Art Histories Seminar
Thu 19 Nov 2015 | 16:00–18:00

Mesopotamian Palatial Architecture: Part I – A Study of Space

Federico Buccellati (Assistant Director, IIMAS, Los Angeles/ Art Histories Fellow 2015/16)

Forum Transregionale Studien, Wallotstr. 14, 14193 Berlin

The Royal Palace at ancient Urkesh, dating to 2250 BC. The modern name of the site is Tell Mozan, which lies in the NE corner of Syria. The palace was built for King Tupkish and Queen Uqnitum, and contained several layers of stratified material culture, including seal impressions from many members of the royal court.
The Royal Palace at ancient Urkesh, dating to 2250 BC. The modern name of the site is Tell Mozan, which lies in the NE corner of Syria. The palace was built for King Tupkish and Queen Uqnitum, and contained several layers of stratified material culture, including seal impressions from many members of the royal court.

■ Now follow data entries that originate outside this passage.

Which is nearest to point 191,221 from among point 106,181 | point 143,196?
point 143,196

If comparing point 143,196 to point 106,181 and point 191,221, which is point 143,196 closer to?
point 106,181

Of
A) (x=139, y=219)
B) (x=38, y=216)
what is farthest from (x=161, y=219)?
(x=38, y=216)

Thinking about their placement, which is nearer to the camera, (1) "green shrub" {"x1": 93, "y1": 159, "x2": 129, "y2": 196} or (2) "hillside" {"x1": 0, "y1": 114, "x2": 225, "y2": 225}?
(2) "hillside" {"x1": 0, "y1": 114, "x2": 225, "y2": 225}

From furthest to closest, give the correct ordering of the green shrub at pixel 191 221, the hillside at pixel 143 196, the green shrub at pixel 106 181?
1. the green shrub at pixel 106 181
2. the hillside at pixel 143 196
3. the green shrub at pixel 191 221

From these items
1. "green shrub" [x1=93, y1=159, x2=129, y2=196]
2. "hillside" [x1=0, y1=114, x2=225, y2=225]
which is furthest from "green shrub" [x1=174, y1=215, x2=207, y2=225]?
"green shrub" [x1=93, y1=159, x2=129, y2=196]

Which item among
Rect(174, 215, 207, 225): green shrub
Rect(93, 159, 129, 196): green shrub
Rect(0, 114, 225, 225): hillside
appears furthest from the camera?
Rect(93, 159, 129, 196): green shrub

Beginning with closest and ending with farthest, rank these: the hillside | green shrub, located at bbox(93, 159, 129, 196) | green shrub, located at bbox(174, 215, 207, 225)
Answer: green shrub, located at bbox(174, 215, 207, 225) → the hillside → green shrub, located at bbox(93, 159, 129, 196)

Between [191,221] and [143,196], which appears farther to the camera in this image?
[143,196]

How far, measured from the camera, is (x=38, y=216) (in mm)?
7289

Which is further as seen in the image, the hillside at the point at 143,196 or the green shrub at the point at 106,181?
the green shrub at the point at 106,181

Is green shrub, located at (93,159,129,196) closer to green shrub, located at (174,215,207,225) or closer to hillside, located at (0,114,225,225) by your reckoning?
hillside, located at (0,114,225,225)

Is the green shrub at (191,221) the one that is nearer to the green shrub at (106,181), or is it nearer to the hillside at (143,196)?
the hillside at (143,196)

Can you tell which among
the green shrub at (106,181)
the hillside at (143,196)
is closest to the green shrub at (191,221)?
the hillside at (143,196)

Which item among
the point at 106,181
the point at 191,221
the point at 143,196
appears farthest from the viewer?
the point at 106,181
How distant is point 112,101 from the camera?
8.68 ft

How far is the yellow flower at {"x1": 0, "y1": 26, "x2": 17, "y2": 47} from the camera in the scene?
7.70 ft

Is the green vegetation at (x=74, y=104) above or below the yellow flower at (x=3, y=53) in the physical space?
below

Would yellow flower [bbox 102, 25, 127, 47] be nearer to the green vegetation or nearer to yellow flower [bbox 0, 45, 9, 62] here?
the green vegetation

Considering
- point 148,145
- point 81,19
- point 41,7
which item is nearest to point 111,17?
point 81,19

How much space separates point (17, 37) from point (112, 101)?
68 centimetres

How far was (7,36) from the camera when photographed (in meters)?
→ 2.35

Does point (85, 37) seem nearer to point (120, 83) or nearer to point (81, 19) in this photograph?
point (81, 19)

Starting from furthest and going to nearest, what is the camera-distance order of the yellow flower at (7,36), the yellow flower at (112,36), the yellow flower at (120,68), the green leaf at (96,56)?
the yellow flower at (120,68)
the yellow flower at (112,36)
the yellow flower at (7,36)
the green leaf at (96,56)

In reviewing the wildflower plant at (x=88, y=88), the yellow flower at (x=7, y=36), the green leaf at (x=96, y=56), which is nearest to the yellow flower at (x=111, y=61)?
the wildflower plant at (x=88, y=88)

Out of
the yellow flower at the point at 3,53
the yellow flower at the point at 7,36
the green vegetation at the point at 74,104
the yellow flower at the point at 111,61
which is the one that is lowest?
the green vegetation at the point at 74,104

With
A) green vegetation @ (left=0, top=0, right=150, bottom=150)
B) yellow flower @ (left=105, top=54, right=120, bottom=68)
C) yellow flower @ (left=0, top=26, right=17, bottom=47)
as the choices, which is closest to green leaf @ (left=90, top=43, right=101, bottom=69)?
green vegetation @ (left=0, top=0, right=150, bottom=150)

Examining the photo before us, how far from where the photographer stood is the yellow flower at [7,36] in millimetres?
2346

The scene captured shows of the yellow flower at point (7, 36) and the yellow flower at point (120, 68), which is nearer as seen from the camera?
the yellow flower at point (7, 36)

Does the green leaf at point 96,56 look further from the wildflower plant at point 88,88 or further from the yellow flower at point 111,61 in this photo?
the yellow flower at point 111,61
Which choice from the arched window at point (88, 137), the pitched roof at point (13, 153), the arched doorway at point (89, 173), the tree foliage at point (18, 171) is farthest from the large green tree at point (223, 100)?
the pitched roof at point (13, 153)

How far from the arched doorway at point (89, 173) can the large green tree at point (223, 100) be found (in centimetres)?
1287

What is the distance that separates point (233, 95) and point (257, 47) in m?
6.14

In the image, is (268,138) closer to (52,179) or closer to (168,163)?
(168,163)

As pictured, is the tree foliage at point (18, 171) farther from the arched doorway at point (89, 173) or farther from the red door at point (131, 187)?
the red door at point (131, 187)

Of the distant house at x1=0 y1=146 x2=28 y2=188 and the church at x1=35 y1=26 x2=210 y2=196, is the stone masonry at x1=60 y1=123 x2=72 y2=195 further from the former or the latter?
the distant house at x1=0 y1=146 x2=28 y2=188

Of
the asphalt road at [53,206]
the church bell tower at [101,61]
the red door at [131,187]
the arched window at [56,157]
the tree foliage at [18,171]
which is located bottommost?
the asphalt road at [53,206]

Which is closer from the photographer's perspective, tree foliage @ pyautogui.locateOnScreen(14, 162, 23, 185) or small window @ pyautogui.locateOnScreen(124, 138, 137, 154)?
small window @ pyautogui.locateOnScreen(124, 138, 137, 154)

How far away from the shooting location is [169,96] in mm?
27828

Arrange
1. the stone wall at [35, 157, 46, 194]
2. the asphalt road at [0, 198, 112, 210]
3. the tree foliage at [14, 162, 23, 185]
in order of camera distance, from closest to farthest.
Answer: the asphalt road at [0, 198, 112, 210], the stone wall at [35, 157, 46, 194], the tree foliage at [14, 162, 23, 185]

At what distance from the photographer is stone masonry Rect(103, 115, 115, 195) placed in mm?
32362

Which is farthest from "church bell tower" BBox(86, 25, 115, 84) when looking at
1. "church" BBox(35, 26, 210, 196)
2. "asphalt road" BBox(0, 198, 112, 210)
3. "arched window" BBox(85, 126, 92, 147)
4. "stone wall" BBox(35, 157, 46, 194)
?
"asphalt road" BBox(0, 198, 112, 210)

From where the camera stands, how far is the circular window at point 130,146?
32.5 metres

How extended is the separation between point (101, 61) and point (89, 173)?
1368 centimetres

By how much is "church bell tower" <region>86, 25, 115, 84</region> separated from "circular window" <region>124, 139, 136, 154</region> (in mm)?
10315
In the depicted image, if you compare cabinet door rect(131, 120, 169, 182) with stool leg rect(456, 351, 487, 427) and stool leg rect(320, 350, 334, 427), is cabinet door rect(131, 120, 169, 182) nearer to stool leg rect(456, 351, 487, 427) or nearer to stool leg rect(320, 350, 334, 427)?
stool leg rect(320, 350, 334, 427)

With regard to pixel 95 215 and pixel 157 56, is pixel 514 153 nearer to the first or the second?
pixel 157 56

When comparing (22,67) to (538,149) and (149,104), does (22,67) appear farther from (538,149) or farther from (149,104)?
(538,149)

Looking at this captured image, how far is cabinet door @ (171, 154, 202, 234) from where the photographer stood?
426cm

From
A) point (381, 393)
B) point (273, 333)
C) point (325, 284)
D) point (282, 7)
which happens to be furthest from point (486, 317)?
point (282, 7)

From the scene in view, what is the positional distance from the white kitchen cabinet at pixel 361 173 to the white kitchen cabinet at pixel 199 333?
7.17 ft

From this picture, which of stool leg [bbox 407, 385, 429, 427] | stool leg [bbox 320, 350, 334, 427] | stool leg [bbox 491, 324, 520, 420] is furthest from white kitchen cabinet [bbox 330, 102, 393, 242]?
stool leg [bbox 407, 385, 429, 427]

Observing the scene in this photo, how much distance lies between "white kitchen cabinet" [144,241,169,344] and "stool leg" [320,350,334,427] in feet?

A major trend in current archaeology is to recover the perceptual dimension of the ancients. The aim is to go beyond the factuality of the data, important though that is, and to recover, through arguable and documentable procedures, the human dimension. Architecture is a major factor in this effort, and exploring the full impact of its spaces and volumes is an intriguing task.Space, as an expression of the architectural volumes expressed in Mesopotamian palatial architecture, can seem an abstract, distant concept, visible but not understood, and lacking interaction. These volumes, however, carry a deeper meaning: they conditioned and were affected by the daily life of a civilization which is lost in a remote past. By analyzing these architectural spaces through diverse theoretical frameworks, one can go beyond mere space as a volume to a deeper recognition and understanding of what is contained.

Federico Buccellati (Art Histories and Aesthetic Practices Fellow 2015/16; Assistant Director, IIMAS) is a Near Eastern Archaeologist whose research focuses on monumental architecture, communication, theory and technology. He participated in archaeological fieldwork at the Mozan/ Urkesh Archaeological Project for over 14 years, and between the seasons of 2008-2010 he was the field director of the project.After growing up in Los Angeles he went for a year to the Paris Lodron Universität in Salzburg, Austria, to study Philosophy and German. That led to a BA from the Great Books program at St. John's College in Maryland, after which he moved to Germany to study Archaeology. After receiving a Magister in Near Eastern Archaeology and Philosophy from the Eberhard Karls Universität in Tübingen, Germany, he went on to get a PhD in Near Eastern Archaeology with a scholarship from the Research Training Group “Value and Equivalence” from the Goethe Universität in Frankfurt am Main, Germany. A grant-writing scholarship from the Research Training Group and a Seed Grant from the Goethe Universität followed.